» EXERCISE DIRECTIONS
Set down each record below exactly as it stands. Pictures are not part of the copy.

» INFORMATION PROVIDED
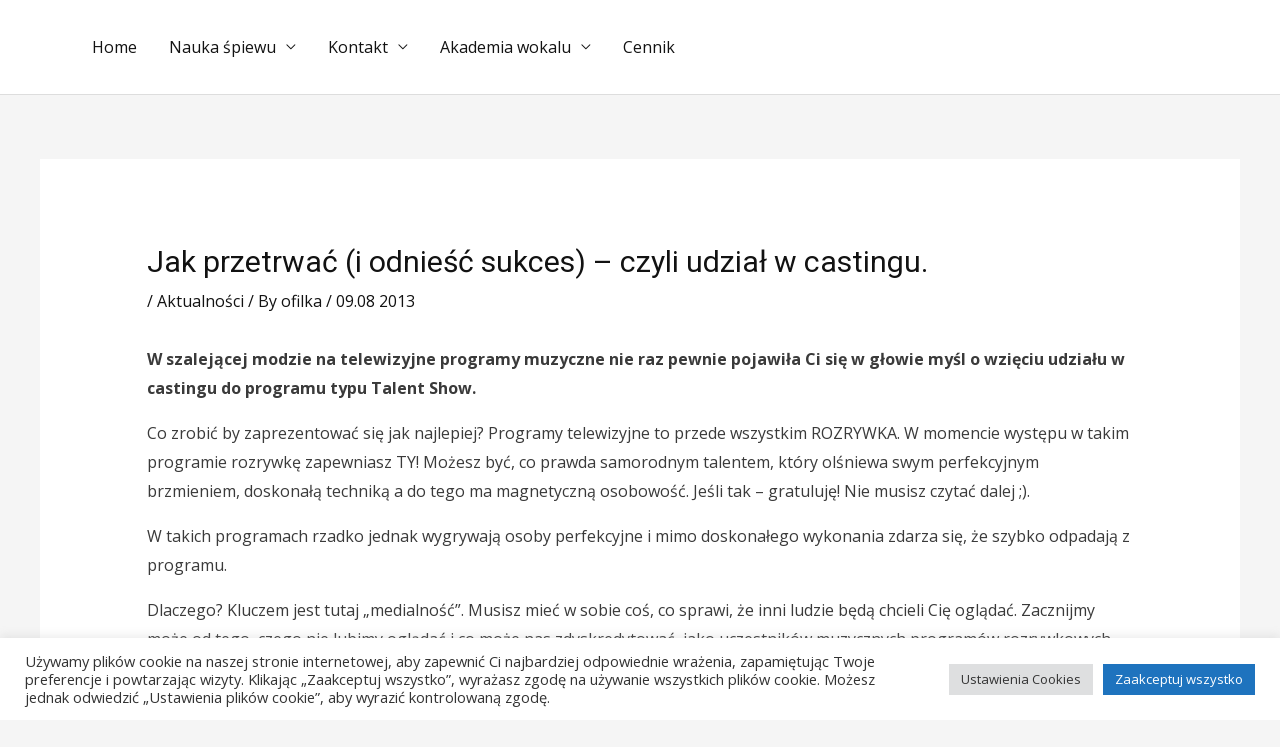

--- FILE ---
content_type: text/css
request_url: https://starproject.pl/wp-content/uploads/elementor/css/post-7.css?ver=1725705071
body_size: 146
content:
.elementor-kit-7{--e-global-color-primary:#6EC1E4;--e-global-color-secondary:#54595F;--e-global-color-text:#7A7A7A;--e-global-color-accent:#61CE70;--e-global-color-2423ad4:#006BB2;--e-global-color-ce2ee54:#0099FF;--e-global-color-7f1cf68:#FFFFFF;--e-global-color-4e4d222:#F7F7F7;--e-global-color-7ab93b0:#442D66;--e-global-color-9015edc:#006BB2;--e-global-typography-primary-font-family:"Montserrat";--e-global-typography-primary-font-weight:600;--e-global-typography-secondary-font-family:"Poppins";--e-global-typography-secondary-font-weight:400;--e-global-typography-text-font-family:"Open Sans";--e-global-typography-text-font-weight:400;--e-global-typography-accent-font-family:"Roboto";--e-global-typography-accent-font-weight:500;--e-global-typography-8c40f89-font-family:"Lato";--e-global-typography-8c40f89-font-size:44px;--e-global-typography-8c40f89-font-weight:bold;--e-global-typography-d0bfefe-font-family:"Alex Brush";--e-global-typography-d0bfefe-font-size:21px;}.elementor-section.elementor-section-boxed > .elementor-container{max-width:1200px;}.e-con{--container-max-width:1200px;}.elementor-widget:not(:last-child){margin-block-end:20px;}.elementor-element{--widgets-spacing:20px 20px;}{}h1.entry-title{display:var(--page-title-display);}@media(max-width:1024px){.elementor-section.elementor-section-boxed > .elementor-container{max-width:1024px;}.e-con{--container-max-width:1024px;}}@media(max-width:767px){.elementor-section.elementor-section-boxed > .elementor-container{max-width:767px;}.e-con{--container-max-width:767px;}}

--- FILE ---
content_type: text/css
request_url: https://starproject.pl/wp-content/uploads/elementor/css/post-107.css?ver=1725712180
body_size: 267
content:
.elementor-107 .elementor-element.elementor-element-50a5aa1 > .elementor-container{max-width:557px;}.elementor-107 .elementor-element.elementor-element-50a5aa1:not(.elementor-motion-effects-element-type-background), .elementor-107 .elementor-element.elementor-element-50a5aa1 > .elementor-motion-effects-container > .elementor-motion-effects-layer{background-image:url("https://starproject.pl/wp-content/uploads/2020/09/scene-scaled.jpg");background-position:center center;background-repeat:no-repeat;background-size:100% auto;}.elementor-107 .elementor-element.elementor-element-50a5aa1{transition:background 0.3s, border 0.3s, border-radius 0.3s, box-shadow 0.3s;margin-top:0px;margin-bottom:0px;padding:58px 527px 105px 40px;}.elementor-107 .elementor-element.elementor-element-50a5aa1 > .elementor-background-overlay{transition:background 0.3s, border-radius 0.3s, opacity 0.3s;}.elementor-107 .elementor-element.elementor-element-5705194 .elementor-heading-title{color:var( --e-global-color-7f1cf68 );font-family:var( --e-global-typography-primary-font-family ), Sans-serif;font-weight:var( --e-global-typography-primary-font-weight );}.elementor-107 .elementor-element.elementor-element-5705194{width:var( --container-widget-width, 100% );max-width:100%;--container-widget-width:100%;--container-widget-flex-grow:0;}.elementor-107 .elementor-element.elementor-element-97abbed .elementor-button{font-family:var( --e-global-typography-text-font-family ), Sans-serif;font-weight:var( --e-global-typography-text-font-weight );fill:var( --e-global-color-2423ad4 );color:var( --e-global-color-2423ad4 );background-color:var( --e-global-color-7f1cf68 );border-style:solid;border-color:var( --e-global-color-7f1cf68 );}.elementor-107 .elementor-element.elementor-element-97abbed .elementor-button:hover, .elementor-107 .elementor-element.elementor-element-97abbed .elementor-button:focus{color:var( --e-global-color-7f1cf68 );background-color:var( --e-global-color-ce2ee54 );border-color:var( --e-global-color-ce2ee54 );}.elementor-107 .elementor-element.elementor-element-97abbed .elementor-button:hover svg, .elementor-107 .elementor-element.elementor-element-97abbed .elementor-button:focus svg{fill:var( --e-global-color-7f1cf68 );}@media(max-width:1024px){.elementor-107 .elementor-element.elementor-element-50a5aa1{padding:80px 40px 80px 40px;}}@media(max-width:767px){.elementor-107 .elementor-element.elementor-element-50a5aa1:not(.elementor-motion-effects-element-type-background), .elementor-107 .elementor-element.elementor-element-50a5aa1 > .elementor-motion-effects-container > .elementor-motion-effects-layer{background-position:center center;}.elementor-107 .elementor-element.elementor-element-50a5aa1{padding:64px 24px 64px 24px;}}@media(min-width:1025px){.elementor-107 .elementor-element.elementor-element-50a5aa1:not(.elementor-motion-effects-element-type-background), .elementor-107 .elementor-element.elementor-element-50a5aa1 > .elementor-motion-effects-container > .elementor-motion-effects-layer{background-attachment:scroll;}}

» TASK ANSWER
--- FILE ---
content_type: text/css
request_url: https://starproject.pl/wp-content/uploads/elementor/css/post-7.css?ver=1725705071
body_size: 146
content:
.elementor-kit-7{--e-global-color-primary:#6EC1E4;--e-global-color-secondary:#54595F;--e-global-color-text:#7A7A7A;--e-global-color-accent:#61CE70;--e-global-color-2423ad4:#006BB2;--e-global-color-ce2ee54:#0099FF;--e-global-color-7f1cf68:#FFFFFF;--e-global-color-4e4d222:#F7F7F7;--e-global-color-7ab93b0:#442D66;--e-global-color-9015edc:#006BB2;--e-global-typography-primary-font-family:"Montserrat";--e-global-typography-primary-font-weight:600;--e-global-typography-secondary-font-family:"Poppins";--e-global-typography-secondary-font-weight:400;--e-global-typography-text-font-family:"Open Sans";--e-global-typography-text-font-weight:400;--e-global-typography-accent-font-family:"Roboto";--e-global-typography-accent-font-weight:500;--e-global-typography-8c40f89-font-family:"Lato";--e-global-typography-8c40f89-font-size:44px;--e-global-typography-8c40f89-font-weight:bold;--e-global-typography-d0bfefe-font-family:"Alex Brush";--e-global-typography-d0bfefe-font-size:21px;}.elementor-section.elementor-section-boxed > .elementor-container{max-width:1200px;}.e-con{--container-max-width:1200px;}.elementor-widget:not(:last-child){margin-block-end:20px;}.elementor-element{--widgets-spacing:20px 20px;}{}h1.entry-title{display:var(--page-title-display);}@media(max-width:1024px){.elementor-section.elementor-section-boxed > .elementor-container{max-width:1024px;}.e-con{--container-max-width:1024px;}}@media(max-width:767px){.elementor-section.elementor-section-boxed > .elementor-container{max-width:767px;}.e-con{--container-max-width:767px;}}

--- FILE ---
content_type: text/css
request_url: https://starproject.pl/wp-content/uploads/elementor/css/post-107.css?ver=1725712180
body_size: 267
content:
.elementor-107 .elementor-element.elementor-element-50a5aa1 > .elementor-container{max-width:557px;}.elementor-107 .elementor-element.elementor-element-50a5aa1:not(.elementor-motion-effects-element-type-background), .elementor-107 .elementor-element.elementor-element-50a5aa1 > .elementor-motion-effects-container > .elementor-motion-effects-layer{background-image:url("https://starproject.pl/wp-content/uploads/2020/09/scene-scaled.jpg");background-position:center center;background-repeat:no-repeat;background-size:100% auto;}.elementor-107 .elementor-element.elementor-element-50a5aa1{transition:background 0.3s, border 0.3s, border-radius 0.3s, box-shadow 0.3s;margin-top:0px;margin-bottom:0px;padding:58px 527px 105px 40px;}.elementor-107 .elementor-element.elementor-element-50a5aa1 > .elementor-background-overlay{transition:background 0.3s, border-radius 0.3s, opacity 0.3s;}.elementor-107 .elementor-element.elementor-element-5705194 .elementor-heading-title{color:var( --e-global-color-7f1cf68 );font-family:var( --e-global-typography-primary-font-family ), Sans-serif;font-weight:var( --e-global-typography-primary-font-weight );}.elementor-107 .elementor-element.elementor-element-5705194{width:var( --container-widget-width, 100% );max-width:100%;--container-widget-width:100%;--container-widget-flex-grow:0;}.elementor-107 .elementor-element.elementor-element-97abbed .elementor-button{font-family:var( --e-global-typography-text-font-family ), Sans-serif;font-weight:var( --e-global-typography-text-font-weight );fill:var( --e-global-color-2423ad4 );color:var( --e-global-color-2423ad4 );background-color:var( --e-global-color-7f1cf68 );border-style:solid;border-color:var( --e-global-color-7f1cf68 );}.elementor-107 .elementor-element.elementor-element-97abbed .elementor-button:hover, .elementor-107 .elementor-element.elementor-element-97abbed .elementor-button:focus{color:var( --e-global-color-7f1cf68 );background-color:var( --e-global-color-ce2ee54 );border-color:var( --e-global-color-ce2ee54 );}.elementor-107 .elementor-element.elementor-element-97abbed .elementor-button:hover svg, .elementor-107 .elementor-element.elementor-element-97abbed .elementor-button:focus svg{fill:var( --e-global-color-7f1cf68 );}@media(max-width:1024px){.elementor-107 .elementor-element.elementor-element-50a5aa1{padding:80px 40px 80px 40px;}}@media(max-width:767px){.elementor-107 .elementor-element.elementor-element-50a5aa1:not(.elementor-motion-effects-element-type-background), .elementor-107 .elementor-element.elementor-element-50a5aa1 > .elementor-motion-effects-container > .elementor-motion-effects-layer{background-position:center center;}.elementor-107 .elementor-element.elementor-element-50a5aa1{padding:64px 24px 64px 24px;}}@media(min-width:1025px){.elementor-107 .elementor-element.elementor-element-50a5aa1:not(.elementor-motion-effects-element-type-background), .elementor-107 .elementor-element.elementor-element-50a5aa1 > .elementor-motion-effects-container > .elementor-motion-effects-layer{background-attachment:scroll;}}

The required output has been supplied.